BEGIN

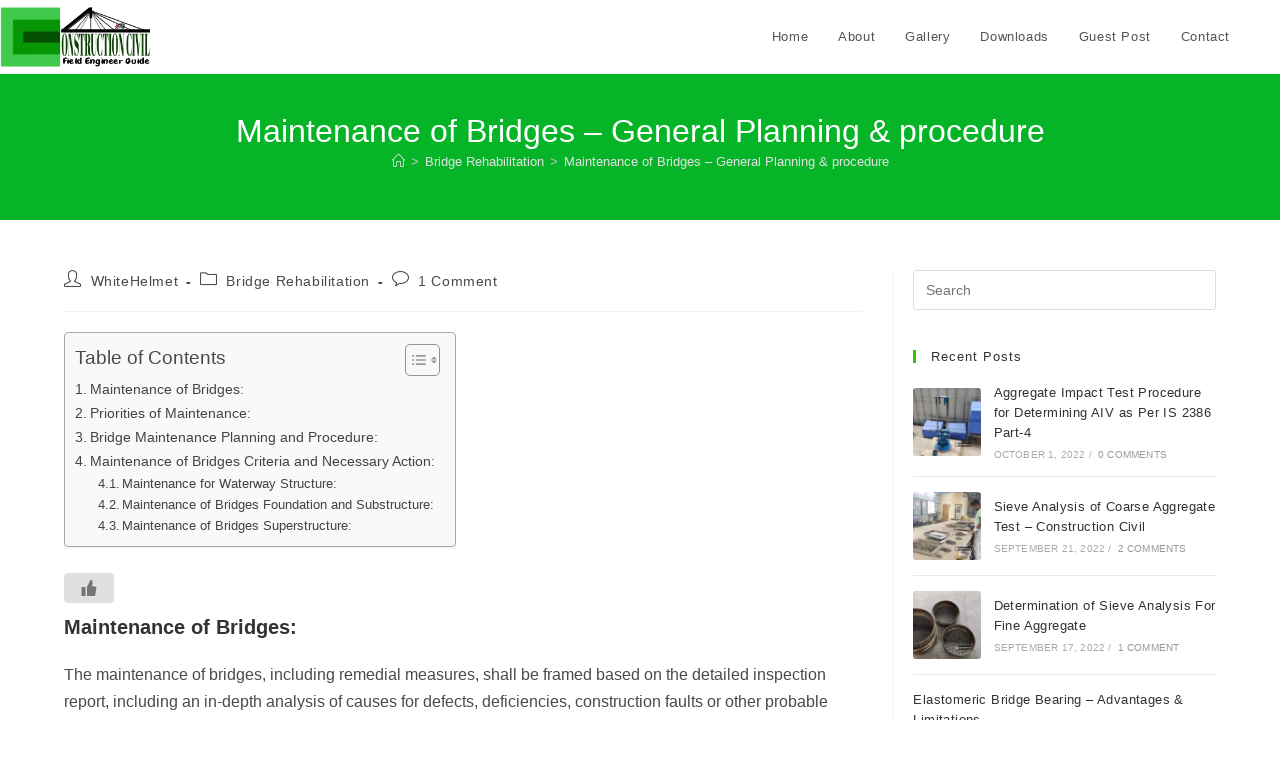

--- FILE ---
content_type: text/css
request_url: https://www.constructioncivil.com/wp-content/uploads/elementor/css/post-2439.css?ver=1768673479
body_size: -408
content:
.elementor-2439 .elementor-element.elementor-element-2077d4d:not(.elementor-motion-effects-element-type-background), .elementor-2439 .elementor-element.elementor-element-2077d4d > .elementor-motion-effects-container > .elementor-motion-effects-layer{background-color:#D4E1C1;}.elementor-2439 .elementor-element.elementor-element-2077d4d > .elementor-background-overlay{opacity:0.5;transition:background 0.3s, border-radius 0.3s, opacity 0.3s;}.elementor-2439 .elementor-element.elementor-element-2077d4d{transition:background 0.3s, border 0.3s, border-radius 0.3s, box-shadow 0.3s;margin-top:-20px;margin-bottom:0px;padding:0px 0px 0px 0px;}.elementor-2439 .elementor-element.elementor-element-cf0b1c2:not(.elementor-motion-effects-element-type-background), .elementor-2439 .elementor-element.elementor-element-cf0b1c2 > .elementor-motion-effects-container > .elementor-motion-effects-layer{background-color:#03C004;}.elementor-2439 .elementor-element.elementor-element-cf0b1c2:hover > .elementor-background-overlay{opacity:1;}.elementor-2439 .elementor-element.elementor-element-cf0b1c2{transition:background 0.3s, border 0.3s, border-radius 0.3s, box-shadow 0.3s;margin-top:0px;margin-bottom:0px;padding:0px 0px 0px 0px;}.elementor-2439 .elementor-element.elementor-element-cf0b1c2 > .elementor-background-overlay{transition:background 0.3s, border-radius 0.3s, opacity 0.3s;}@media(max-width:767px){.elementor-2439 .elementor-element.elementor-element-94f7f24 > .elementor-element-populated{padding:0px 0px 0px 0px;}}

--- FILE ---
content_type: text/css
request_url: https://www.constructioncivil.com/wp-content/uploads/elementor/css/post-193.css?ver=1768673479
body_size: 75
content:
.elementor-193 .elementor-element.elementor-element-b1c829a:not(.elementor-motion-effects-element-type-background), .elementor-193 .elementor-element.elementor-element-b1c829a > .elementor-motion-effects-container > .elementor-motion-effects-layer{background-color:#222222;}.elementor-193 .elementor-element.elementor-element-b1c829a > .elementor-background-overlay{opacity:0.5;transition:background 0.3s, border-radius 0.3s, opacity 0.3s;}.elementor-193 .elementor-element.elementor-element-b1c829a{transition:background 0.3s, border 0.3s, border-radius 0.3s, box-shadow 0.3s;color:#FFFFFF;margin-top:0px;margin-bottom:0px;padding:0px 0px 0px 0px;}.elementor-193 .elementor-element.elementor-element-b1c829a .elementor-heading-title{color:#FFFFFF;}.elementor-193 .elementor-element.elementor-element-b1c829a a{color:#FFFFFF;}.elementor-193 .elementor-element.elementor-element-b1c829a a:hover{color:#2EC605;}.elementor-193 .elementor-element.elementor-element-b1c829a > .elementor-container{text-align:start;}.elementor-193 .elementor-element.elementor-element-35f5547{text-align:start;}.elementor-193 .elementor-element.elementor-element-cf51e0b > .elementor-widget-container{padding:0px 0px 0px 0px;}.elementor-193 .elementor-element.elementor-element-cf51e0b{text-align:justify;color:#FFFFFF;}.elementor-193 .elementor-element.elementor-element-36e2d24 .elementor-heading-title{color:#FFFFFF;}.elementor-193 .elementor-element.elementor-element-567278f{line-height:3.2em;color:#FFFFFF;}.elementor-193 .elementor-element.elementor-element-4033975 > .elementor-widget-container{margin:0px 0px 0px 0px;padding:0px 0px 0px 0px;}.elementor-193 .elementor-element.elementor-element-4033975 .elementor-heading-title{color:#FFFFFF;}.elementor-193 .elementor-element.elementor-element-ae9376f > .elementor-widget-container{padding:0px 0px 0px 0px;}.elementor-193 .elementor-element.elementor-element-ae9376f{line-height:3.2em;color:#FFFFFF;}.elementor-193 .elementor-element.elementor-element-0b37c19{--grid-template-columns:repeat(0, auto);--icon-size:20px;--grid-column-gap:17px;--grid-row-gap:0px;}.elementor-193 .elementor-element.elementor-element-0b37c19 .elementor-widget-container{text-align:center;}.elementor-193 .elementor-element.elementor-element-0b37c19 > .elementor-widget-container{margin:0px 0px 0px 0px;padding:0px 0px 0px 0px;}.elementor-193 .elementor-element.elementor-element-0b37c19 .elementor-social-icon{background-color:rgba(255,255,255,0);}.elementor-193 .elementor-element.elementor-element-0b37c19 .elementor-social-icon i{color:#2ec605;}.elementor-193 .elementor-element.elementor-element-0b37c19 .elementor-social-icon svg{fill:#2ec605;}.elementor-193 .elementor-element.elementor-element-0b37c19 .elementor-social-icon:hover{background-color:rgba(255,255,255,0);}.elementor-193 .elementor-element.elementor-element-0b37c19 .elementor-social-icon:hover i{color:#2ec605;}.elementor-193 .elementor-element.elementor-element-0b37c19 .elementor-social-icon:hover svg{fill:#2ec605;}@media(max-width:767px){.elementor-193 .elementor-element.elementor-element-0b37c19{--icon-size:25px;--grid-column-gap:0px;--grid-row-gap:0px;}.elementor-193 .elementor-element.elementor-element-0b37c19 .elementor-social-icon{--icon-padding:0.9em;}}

END
BEGIN

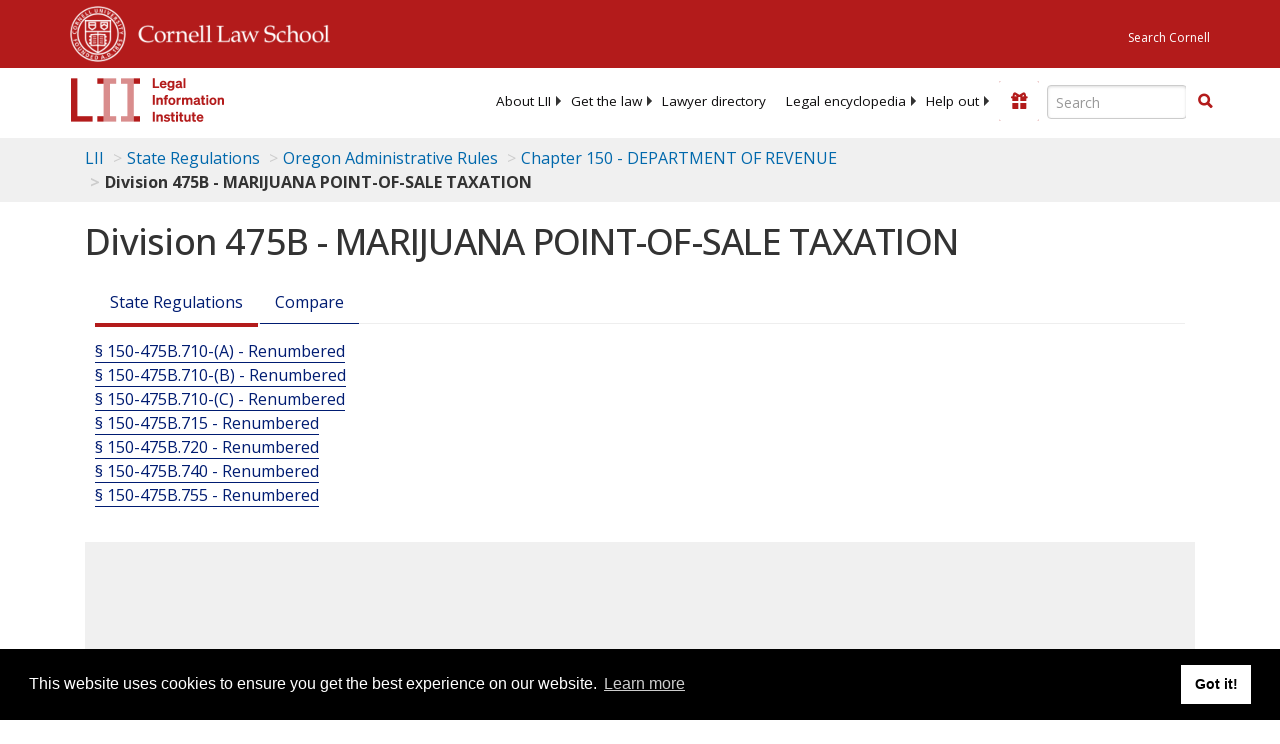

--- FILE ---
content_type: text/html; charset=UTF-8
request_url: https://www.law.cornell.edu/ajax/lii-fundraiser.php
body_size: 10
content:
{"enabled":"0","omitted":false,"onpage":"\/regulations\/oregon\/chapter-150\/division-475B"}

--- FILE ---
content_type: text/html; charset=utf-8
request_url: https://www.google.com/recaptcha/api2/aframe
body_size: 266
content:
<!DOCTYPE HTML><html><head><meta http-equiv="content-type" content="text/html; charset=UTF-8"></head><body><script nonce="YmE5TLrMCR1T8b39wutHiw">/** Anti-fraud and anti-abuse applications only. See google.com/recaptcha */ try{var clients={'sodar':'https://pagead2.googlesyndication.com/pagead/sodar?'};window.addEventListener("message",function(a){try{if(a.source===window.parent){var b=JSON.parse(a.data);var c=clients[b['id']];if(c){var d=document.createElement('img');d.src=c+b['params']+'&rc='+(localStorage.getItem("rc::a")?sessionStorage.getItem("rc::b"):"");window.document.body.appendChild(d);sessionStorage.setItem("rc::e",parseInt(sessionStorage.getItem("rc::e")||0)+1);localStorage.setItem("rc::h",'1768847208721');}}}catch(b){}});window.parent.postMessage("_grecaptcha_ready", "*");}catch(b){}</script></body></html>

END

▶ [What you will do]:
Report the lines above that have the word "uploads" in them.

▶ [Reply to the task]:
request_url: https://www.constructioncivil.com/wp-content/uploads/elementor/css/post-2439.css?ver=1768673479
request_url: https://www.constructioncivil.com/wp-content/uploads/elementor/css/post-193.css?ver=1768673479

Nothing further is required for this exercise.